Cirilo Tirado Delgado is a Puerto Rican politician and attorney. He served as a member of the Puerto Rico House of Representatives (1973–1985) and Senate (1988–1996).

Biography

Cirilo Tirado Delgado received his Bachelor's and Master's degree from the University of Puerto Rico. He then received his law degree from the Interamerican University of Puerto Rico School of Law, passing the bar exam in 1981. Tirado Delgado also served as teacher for the Puerto Rico Department of Education for 15 years.

Tirado Delgado became a member of the Popular Democratic Party (PPD). He was elected to the Puerto Rico House of Representatives in 1973, representing the District of Guayama until 1985. During the first months of 1985, he served as part of the Cabinet of Governor Rafael Hernández Colón as President of the Industrial Commission. After that, he served as administrator of the State Insurance Fund Commission until 1988. That year, he ran for Senator for the District of Guayama, at the 1988 general elections. Tirado Delgado was reelected at the 1992 general elections.

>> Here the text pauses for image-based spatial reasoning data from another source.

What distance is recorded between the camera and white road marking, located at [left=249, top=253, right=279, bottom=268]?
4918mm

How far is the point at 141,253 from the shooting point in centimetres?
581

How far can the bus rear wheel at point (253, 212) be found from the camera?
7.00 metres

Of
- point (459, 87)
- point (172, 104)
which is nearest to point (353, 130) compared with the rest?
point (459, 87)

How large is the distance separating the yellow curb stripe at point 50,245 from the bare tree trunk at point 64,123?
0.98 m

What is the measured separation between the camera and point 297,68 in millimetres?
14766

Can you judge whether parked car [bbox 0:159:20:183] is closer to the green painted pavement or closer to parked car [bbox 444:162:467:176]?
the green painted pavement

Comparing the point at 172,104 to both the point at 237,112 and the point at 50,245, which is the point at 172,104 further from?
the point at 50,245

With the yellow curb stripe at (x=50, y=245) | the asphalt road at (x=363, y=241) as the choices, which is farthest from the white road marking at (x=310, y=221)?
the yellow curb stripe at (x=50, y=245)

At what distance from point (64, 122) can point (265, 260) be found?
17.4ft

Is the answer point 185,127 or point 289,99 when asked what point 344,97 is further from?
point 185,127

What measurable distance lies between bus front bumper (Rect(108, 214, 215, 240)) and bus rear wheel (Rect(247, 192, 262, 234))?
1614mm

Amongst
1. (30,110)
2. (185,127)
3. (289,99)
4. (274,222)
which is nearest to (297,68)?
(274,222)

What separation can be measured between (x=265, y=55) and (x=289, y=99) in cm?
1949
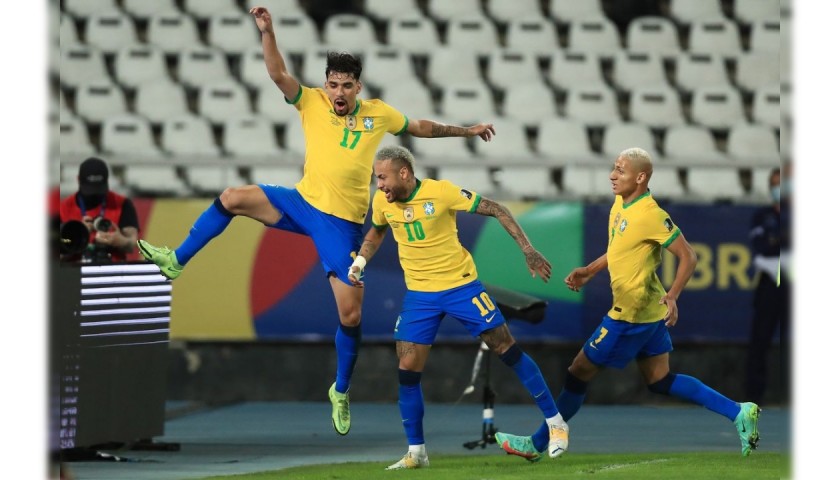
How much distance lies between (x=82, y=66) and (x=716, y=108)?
725 cm

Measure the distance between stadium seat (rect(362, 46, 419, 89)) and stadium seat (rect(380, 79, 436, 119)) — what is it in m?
0.19

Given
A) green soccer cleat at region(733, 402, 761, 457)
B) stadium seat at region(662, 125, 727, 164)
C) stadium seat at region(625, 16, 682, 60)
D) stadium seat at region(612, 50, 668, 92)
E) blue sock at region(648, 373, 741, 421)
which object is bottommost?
green soccer cleat at region(733, 402, 761, 457)

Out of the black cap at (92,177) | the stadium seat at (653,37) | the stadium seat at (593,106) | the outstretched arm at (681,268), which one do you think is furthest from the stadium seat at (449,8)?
the outstretched arm at (681,268)

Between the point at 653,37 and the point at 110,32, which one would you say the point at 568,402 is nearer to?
the point at 653,37

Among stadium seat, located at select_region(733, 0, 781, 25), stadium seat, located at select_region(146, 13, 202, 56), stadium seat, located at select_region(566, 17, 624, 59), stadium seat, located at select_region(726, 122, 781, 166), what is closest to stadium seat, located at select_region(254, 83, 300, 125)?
stadium seat, located at select_region(146, 13, 202, 56)

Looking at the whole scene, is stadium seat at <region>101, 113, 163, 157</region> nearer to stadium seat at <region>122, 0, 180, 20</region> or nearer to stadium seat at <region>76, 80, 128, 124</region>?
Result: stadium seat at <region>76, 80, 128, 124</region>

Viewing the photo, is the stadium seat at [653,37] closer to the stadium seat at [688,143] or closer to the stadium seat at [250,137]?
the stadium seat at [688,143]

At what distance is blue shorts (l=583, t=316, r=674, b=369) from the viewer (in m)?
7.64

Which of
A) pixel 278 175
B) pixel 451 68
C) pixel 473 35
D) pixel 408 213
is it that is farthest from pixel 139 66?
pixel 408 213

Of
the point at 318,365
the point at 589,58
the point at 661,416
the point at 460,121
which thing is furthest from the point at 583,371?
the point at 589,58

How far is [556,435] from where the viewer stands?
25.4ft

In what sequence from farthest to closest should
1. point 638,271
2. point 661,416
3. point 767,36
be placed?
point 767,36 → point 661,416 → point 638,271
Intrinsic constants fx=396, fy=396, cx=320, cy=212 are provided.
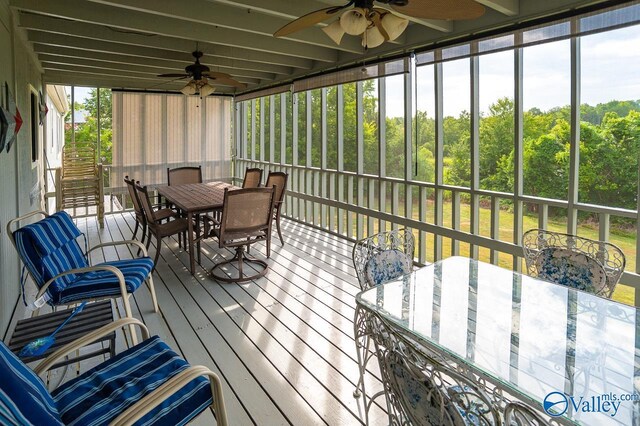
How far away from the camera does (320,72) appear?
5.92m

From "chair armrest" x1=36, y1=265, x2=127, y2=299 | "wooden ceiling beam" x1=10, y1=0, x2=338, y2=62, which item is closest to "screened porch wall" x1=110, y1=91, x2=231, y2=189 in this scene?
"wooden ceiling beam" x1=10, y1=0, x2=338, y2=62

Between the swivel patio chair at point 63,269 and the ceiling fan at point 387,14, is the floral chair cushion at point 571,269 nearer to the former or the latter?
the ceiling fan at point 387,14

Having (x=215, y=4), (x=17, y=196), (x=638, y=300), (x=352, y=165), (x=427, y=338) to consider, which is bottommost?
(x=638, y=300)

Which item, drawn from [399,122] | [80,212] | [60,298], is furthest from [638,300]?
[80,212]

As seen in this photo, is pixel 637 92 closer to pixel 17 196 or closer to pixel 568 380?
pixel 568 380

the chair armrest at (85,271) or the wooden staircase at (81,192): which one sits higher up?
the wooden staircase at (81,192)

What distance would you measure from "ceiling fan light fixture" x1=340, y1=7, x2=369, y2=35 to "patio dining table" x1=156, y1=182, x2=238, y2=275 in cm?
266

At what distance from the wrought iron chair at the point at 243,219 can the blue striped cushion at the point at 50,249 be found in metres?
1.26

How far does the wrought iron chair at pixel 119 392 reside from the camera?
119cm

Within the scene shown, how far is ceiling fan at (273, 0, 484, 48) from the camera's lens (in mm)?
1975

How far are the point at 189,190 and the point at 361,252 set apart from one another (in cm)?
376

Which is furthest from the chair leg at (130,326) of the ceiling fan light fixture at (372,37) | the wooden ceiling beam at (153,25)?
the wooden ceiling beam at (153,25)

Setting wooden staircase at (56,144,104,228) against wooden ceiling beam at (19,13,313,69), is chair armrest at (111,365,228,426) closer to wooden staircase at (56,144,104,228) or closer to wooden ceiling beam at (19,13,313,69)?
wooden ceiling beam at (19,13,313,69)

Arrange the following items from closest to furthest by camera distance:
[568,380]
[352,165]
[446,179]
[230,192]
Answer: [568,380]
[230,192]
[446,179]
[352,165]
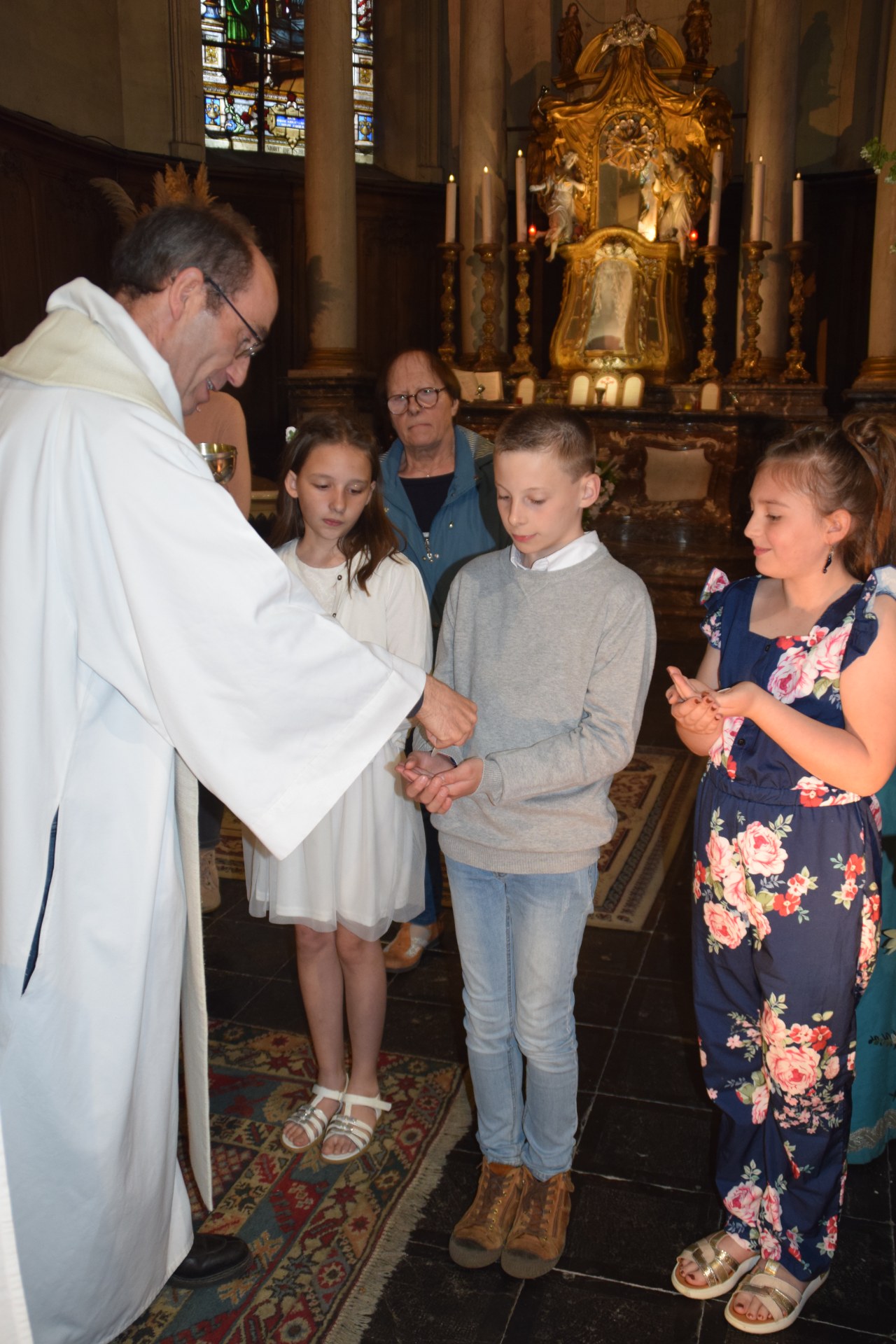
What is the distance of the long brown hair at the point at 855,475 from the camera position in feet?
6.05

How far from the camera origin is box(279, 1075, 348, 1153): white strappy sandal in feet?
8.21

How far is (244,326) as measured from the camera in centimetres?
188

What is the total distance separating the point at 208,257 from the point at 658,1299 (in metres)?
2.00

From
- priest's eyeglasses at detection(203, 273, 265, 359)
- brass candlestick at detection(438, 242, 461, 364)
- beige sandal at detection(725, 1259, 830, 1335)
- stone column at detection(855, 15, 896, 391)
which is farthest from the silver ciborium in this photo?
stone column at detection(855, 15, 896, 391)

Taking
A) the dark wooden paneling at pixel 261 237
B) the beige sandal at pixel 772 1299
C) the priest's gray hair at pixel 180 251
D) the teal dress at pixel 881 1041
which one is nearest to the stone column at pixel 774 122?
the dark wooden paneling at pixel 261 237

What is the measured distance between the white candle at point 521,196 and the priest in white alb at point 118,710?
20.5ft

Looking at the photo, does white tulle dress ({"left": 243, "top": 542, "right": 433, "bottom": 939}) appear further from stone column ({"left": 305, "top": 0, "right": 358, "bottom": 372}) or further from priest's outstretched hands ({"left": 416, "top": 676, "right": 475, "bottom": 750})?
stone column ({"left": 305, "top": 0, "right": 358, "bottom": 372})

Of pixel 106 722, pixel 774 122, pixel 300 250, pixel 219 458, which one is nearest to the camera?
pixel 106 722

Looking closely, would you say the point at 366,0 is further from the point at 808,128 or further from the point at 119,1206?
the point at 119,1206

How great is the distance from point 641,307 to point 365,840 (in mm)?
7216

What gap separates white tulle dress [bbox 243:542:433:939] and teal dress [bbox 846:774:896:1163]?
964 mm

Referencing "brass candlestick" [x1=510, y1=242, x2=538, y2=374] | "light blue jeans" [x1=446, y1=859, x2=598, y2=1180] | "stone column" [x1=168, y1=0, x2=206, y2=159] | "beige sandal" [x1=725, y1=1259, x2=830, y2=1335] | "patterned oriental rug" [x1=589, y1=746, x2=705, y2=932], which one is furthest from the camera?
"stone column" [x1=168, y1=0, x2=206, y2=159]

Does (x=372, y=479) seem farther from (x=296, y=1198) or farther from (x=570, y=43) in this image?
(x=570, y=43)

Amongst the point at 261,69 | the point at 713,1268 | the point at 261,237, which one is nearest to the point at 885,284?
the point at 261,237
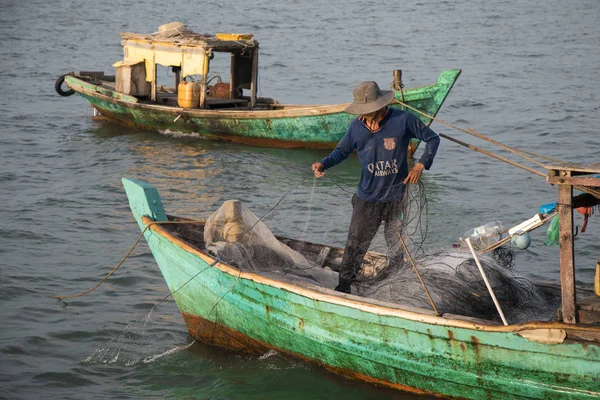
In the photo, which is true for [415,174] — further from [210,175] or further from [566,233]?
[210,175]

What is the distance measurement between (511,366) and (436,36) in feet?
75.8

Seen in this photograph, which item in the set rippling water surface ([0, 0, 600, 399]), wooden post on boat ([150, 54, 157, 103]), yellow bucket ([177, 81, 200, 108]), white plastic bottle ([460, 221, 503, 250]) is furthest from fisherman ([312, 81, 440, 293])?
wooden post on boat ([150, 54, 157, 103])

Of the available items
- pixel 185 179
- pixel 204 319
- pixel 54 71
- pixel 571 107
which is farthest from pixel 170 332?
pixel 54 71

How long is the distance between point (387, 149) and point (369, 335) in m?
1.36

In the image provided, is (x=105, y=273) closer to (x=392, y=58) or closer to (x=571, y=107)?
(x=571, y=107)

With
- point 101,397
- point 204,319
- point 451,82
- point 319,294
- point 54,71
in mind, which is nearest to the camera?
point 319,294

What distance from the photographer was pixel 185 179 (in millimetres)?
12508

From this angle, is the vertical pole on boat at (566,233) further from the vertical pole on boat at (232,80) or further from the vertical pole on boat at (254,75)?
the vertical pole on boat at (232,80)

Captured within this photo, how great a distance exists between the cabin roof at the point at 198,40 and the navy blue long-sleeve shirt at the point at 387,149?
27.3 feet

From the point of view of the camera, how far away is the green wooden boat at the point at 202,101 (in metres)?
13.6

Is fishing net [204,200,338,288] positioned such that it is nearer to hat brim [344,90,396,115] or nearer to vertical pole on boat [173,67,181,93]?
hat brim [344,90,396,115]

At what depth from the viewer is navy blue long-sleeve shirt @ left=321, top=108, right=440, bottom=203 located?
20.4 ft

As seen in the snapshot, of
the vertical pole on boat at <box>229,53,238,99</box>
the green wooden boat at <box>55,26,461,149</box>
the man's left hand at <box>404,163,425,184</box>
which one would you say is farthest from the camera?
the vertical pole on boat at <box>229,53,238,99</box>

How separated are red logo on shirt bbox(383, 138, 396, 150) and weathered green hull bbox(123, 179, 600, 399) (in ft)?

Tirado Delgado ran again for Senator at the 1996 elections, but lost to the candidates of the New Progressive Party (PNP). After that, he dedicated to work on his law firm in Guayama, Puerto Rico.

Tirado Delgado is married to Quintina Rivera Montañez, a teacher. His son, Cirilo Tirado Rivera, is currently a Senator.

References

External links
Biografía Cirilo Tirado Delgado

Living people
Members of the Senate of Puerto Rico
People from Patillas, Puerto Rico
Popular Democratic Party (Puerto Rico) politicians
Popular Democratic Party members of the House of Representatives of Puerto Rico
University of Puerto Rico alumni
Year of birth missing (living people)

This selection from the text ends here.